What is needed:
Answer these questions using the galactosyltransferase abstract below:
1. From which cells was the enzyme used to prepare the monoclonal antibody purified?
2. In which structures, within which two cell types, was intense staining observed?
3. What intensified the cell surface immunoreactivity?

Passage:

Content starts

SUBCELLULAR-LOCALIZATION OF N-ACETYLGLUCOSAMINIDE BETA-1-]4 GALACTOSYLTRANSFERASE REVEALED BY IMMUNOELECTRON MICROSCOPY

We prepared a monoclonal antibody (MAb) against N-acetyl-glucosaminide beta-1-->4 galactosyltransferase purified from F9 embryonal carcinoma cells. The MAb recognized the protein portion of the enzyme, since it inhibited galactosyltransferase activity, reacted with the enzyme both from F9 cells and from bovine milk, and did not exhibit anti-carbohydrate activity. Using this MAb, we studied the subcellular localization of the enzyme by immunoelectron microscopy. Intense staining was observed in trans-Golgi stacks within testicular interstitial cells and mucous neck cells, confirming the specificity of the immunological reaction. Cell surface galactosyltransferase was detected in the following regions: cultured cells such as F9 embryonal carcinoma cells, testicular interstitial cells, seminiferous tubule epithelial cells, Sertoli cells, the head of the epididymal sperm, epididymal epithelial cells, and apical surfaces of epithelial cells in the fundic gland and of intestinal goblet cells. The use of Triton X-100 intensified the cell surface immunoreactivity, and in certain cases the mode of distribution of the cell surface enzyme was different from that described in previous reports. In addition, nuclear envelopes of cultured cells were distinctly stained. The possible significance of the latter finding is discussed in relation to recent advances in nuclear localization of glycoproteins.

Content ends

(Collected data)
Content starts

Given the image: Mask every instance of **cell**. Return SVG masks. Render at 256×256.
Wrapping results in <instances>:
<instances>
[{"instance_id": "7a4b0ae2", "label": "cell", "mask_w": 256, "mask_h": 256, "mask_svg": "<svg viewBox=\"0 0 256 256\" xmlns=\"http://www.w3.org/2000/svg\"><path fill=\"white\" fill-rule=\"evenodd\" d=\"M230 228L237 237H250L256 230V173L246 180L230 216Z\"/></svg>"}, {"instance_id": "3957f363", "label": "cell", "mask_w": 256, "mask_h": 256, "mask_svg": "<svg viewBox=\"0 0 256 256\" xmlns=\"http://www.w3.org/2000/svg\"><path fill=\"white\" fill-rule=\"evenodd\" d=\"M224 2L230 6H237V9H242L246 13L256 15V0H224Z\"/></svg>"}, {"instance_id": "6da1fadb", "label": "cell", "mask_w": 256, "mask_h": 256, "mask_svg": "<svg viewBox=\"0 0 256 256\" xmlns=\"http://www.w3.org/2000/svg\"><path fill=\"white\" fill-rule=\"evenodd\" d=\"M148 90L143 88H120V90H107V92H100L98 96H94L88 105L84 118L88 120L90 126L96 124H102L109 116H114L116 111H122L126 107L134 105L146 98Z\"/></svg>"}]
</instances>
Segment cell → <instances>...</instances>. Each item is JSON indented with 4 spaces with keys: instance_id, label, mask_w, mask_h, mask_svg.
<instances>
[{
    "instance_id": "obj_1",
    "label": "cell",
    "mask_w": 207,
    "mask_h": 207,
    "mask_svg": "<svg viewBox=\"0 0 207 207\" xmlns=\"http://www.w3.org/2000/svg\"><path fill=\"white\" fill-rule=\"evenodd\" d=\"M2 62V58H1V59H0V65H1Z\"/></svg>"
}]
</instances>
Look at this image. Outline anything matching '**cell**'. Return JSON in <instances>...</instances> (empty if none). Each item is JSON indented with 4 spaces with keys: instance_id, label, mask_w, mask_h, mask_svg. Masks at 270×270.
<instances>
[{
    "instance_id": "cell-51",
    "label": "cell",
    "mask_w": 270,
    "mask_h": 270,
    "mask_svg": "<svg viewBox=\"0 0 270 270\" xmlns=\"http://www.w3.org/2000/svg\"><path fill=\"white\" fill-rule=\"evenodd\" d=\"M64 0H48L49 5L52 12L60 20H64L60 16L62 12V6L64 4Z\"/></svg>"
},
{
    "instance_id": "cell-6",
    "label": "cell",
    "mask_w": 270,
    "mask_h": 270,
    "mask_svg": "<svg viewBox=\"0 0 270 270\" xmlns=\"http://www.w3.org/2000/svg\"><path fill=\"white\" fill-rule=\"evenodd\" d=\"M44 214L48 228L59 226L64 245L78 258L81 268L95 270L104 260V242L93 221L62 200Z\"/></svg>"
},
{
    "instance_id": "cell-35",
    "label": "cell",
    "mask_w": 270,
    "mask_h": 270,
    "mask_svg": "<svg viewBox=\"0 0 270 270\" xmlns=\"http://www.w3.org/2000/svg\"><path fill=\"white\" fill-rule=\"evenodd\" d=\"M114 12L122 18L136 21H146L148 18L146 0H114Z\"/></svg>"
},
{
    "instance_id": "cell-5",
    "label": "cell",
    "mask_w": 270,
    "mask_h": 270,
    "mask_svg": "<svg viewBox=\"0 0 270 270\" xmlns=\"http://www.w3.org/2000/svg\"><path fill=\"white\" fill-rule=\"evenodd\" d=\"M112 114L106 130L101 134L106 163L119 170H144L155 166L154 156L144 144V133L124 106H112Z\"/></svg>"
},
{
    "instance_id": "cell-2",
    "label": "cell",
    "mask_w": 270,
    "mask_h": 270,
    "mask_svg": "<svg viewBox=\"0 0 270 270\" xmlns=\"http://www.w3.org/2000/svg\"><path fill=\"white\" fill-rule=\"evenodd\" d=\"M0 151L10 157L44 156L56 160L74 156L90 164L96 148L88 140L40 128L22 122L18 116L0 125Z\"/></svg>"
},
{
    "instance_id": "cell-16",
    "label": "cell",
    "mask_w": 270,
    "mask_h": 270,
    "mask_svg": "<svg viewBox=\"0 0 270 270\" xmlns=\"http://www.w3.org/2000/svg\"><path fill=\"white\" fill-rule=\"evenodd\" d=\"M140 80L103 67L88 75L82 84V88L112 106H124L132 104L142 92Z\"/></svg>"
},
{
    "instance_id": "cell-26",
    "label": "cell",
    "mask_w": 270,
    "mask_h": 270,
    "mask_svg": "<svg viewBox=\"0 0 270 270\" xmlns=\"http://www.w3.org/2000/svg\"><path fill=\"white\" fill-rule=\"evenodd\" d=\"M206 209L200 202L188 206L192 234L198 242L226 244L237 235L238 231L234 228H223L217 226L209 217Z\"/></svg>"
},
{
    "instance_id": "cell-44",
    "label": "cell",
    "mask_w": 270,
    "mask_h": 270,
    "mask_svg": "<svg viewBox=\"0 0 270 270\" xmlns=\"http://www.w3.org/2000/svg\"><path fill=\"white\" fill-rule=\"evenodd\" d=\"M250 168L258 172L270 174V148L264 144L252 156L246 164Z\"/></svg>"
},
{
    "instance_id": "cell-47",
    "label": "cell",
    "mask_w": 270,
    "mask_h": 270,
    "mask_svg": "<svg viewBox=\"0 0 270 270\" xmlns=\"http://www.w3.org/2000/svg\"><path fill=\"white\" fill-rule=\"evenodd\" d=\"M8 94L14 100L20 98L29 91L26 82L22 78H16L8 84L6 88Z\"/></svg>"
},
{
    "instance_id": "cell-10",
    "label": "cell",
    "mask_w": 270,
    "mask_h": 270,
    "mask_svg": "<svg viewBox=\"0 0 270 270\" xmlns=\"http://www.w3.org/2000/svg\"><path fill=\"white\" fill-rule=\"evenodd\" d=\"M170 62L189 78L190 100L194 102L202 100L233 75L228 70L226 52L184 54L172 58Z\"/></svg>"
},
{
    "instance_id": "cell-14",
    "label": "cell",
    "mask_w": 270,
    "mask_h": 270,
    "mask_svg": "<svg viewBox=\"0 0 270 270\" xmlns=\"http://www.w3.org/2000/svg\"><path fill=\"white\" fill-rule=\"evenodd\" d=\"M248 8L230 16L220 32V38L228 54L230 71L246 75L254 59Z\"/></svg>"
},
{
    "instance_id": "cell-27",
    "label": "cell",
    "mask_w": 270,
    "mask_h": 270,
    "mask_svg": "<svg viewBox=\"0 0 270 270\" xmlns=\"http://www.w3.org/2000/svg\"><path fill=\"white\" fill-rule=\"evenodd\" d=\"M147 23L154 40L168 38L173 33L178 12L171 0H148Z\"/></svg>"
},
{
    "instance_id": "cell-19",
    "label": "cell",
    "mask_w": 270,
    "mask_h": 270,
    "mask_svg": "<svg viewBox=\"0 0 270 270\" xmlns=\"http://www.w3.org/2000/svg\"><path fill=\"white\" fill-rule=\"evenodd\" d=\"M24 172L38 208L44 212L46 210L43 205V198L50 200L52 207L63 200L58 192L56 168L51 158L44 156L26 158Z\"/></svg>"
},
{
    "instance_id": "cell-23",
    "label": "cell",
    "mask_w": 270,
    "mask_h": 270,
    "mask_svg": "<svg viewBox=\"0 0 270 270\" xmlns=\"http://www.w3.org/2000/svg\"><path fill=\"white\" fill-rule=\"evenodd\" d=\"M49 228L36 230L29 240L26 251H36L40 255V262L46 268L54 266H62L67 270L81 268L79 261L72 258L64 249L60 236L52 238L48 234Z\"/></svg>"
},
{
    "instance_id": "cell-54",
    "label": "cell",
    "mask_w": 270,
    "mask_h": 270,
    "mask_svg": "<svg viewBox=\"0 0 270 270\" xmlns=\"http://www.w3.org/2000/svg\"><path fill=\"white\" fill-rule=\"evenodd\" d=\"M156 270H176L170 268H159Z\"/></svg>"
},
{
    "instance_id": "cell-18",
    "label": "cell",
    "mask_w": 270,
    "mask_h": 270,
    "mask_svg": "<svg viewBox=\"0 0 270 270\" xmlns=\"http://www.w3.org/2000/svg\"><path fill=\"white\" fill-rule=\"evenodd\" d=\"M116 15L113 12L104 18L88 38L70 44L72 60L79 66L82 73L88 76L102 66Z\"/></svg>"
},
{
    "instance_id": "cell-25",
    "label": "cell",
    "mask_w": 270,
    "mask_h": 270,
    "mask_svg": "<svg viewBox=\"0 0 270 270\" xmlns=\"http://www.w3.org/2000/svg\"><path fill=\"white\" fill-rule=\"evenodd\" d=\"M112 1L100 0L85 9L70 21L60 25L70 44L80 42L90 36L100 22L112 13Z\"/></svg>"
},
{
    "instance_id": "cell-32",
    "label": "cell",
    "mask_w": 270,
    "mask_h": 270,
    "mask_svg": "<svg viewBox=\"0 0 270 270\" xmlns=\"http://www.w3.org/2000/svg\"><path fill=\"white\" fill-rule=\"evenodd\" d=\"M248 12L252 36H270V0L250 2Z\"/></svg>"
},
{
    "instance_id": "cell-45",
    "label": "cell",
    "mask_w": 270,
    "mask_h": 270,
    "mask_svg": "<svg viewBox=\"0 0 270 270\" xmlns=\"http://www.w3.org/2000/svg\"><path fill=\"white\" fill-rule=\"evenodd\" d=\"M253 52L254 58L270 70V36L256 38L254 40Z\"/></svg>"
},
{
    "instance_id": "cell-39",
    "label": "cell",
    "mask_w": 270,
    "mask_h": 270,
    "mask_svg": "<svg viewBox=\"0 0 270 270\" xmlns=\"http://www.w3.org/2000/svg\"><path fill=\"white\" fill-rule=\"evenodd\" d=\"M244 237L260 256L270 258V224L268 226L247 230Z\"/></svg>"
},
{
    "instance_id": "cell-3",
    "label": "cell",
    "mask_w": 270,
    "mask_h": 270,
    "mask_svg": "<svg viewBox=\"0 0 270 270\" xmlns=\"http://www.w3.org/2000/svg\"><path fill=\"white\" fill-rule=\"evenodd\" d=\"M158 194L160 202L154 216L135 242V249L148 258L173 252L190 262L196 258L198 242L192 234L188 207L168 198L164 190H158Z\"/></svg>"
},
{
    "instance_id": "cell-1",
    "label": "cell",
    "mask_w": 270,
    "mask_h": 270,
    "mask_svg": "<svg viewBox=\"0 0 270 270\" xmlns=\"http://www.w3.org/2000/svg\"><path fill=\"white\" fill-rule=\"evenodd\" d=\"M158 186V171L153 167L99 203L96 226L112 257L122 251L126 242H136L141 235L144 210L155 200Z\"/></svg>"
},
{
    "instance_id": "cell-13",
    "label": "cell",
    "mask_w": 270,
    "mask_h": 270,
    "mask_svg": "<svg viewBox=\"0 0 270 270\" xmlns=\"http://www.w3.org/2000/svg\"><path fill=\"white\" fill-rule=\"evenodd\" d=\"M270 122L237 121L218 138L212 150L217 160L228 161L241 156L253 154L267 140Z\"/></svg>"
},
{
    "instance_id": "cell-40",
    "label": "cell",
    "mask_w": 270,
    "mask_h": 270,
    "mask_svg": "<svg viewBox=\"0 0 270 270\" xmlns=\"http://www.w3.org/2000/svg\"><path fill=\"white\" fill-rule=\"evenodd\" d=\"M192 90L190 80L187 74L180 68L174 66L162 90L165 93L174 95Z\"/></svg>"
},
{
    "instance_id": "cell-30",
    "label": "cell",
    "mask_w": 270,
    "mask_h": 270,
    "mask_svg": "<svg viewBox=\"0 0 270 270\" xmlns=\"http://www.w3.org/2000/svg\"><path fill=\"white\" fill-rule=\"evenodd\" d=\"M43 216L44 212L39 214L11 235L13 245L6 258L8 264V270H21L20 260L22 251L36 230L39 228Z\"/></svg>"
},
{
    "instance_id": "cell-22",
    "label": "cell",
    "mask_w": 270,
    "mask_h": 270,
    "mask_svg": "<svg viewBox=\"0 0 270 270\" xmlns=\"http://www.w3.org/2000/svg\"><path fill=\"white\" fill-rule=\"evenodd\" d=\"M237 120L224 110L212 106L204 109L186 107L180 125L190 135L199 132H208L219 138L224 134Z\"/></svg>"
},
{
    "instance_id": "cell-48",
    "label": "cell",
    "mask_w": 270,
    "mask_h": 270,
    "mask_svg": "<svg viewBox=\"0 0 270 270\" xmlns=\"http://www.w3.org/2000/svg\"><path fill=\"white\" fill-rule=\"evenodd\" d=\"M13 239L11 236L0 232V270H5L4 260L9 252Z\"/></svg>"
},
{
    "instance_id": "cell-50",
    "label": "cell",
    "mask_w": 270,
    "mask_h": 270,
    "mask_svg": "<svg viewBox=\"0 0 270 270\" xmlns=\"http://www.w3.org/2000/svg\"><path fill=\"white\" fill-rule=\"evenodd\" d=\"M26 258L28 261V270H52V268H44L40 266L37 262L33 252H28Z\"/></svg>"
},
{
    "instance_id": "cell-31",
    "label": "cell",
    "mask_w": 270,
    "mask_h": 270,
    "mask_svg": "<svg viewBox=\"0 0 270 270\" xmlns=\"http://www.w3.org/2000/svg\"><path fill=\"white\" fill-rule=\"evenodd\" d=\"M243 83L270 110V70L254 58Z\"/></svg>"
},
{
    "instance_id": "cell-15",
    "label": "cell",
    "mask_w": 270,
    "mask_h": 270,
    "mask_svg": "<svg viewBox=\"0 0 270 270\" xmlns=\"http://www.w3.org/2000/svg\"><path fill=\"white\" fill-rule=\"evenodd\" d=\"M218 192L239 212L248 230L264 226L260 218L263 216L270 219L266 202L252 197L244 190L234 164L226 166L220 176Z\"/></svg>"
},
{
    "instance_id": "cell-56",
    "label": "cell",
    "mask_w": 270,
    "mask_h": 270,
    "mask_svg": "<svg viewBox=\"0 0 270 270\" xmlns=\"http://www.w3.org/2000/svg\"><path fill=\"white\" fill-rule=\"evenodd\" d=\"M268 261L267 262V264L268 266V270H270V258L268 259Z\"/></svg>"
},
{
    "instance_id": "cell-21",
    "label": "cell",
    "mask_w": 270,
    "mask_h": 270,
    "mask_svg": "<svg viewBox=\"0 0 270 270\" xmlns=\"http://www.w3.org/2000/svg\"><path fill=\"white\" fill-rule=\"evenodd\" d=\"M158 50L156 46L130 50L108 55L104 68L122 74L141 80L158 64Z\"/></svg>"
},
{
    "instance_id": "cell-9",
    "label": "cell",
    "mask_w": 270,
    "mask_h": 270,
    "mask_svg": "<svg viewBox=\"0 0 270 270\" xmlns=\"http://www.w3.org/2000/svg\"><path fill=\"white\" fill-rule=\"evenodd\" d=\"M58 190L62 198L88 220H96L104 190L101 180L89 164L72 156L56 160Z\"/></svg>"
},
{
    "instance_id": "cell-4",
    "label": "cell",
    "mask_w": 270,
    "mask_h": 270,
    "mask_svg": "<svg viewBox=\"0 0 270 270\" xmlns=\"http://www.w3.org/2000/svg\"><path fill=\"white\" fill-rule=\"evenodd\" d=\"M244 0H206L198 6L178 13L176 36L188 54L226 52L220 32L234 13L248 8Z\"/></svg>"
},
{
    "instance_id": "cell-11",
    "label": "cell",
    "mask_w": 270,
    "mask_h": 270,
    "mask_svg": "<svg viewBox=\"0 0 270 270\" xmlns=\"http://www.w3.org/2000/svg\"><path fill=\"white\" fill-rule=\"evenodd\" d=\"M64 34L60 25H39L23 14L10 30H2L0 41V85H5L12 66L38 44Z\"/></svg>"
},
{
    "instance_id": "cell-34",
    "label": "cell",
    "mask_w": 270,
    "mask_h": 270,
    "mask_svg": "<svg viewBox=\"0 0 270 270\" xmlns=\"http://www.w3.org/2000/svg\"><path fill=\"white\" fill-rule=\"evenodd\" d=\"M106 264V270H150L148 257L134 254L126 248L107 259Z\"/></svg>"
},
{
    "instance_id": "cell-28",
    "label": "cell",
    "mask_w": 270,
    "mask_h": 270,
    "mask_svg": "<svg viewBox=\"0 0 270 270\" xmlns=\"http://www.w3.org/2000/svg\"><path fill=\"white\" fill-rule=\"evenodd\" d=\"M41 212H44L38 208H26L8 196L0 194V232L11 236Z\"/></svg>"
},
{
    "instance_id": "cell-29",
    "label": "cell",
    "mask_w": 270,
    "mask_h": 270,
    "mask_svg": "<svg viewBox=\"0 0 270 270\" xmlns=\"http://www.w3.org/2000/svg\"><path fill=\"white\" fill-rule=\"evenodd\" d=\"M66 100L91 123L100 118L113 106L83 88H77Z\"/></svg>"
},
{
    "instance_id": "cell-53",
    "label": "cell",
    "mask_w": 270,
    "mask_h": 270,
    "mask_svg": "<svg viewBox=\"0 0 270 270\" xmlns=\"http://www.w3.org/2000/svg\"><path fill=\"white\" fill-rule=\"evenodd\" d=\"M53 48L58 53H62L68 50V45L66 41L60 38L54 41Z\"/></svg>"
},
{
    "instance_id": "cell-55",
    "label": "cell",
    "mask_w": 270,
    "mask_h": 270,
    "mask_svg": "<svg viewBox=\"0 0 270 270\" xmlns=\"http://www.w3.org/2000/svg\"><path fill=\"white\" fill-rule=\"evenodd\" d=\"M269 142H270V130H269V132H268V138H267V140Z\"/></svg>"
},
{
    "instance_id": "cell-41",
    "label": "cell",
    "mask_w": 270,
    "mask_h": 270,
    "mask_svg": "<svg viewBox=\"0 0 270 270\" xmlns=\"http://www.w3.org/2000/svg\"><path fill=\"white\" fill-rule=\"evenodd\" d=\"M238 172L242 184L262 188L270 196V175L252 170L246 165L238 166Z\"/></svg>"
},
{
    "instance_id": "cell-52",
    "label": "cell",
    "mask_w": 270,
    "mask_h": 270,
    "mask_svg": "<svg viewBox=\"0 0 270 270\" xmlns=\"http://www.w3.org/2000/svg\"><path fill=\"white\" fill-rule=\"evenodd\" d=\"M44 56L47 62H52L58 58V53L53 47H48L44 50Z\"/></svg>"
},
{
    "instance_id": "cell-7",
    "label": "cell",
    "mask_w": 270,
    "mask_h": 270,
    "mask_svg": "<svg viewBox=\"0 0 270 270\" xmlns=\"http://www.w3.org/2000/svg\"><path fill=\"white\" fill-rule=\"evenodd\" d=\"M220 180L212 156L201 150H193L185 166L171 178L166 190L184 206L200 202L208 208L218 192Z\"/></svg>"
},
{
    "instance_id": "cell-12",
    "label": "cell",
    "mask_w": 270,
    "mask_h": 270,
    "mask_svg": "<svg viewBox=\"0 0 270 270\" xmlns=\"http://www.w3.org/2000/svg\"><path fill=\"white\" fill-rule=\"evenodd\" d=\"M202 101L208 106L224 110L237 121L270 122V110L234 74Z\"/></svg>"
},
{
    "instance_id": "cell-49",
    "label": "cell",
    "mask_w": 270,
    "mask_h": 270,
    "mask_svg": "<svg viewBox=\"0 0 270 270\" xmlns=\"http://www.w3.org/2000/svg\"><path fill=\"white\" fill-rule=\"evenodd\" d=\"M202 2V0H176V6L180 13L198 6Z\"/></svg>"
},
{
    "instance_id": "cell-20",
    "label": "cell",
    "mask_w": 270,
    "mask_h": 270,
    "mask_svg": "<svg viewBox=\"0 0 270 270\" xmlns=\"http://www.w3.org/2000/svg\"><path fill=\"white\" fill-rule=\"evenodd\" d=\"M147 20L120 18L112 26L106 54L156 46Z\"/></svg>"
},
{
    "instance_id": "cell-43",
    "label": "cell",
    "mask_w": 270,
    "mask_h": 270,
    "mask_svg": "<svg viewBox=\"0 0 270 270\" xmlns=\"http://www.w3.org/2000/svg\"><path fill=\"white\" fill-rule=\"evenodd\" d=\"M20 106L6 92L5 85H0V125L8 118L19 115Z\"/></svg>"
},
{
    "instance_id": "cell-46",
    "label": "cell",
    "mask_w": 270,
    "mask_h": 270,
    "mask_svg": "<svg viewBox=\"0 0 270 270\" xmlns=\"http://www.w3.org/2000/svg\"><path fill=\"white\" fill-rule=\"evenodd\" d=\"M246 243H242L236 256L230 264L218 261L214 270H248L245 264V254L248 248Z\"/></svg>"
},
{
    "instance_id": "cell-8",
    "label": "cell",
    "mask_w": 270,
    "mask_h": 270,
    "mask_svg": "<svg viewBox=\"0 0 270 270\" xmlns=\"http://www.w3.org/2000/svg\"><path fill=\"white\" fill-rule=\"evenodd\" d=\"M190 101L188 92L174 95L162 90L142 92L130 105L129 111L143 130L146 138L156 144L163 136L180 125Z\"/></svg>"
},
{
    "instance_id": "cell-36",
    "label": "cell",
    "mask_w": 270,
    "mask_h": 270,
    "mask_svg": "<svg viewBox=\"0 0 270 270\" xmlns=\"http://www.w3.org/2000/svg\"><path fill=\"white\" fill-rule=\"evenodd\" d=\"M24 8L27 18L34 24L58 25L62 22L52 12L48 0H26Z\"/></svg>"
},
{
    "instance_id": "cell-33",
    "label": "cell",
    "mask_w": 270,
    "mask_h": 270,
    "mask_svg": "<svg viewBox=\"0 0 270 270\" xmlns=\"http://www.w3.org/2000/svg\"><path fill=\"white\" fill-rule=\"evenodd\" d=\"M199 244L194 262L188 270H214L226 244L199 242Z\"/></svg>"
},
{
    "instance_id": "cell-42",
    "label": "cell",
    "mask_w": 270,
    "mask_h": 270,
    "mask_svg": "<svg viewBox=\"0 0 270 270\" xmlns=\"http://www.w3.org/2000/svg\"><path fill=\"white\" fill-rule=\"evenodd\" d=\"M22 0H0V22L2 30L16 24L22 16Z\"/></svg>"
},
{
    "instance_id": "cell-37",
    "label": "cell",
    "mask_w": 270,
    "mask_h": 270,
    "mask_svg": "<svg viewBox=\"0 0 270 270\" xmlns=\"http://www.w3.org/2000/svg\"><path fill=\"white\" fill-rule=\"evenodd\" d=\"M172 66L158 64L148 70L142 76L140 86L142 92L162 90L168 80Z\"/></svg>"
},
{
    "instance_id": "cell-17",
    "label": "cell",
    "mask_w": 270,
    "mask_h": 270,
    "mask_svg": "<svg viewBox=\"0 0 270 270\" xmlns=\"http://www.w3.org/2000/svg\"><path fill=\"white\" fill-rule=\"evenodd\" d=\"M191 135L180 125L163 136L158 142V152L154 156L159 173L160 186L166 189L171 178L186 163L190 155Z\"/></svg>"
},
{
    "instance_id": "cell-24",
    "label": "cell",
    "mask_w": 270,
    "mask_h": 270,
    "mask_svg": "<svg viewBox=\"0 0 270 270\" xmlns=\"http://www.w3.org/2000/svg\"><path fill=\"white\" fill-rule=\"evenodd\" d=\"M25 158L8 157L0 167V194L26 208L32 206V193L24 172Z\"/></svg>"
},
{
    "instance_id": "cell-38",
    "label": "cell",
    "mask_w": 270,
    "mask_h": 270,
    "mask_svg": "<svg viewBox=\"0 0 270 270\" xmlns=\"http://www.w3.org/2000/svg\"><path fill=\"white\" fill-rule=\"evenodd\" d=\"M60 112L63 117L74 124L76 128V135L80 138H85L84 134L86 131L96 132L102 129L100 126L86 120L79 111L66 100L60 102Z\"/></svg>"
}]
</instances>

Content ends

Solution:
1. F9 embryonal carcinoma cells
2. In trans-Golgi stacks within testicular interstitial cells and mucous neck cells
3. Triton X-100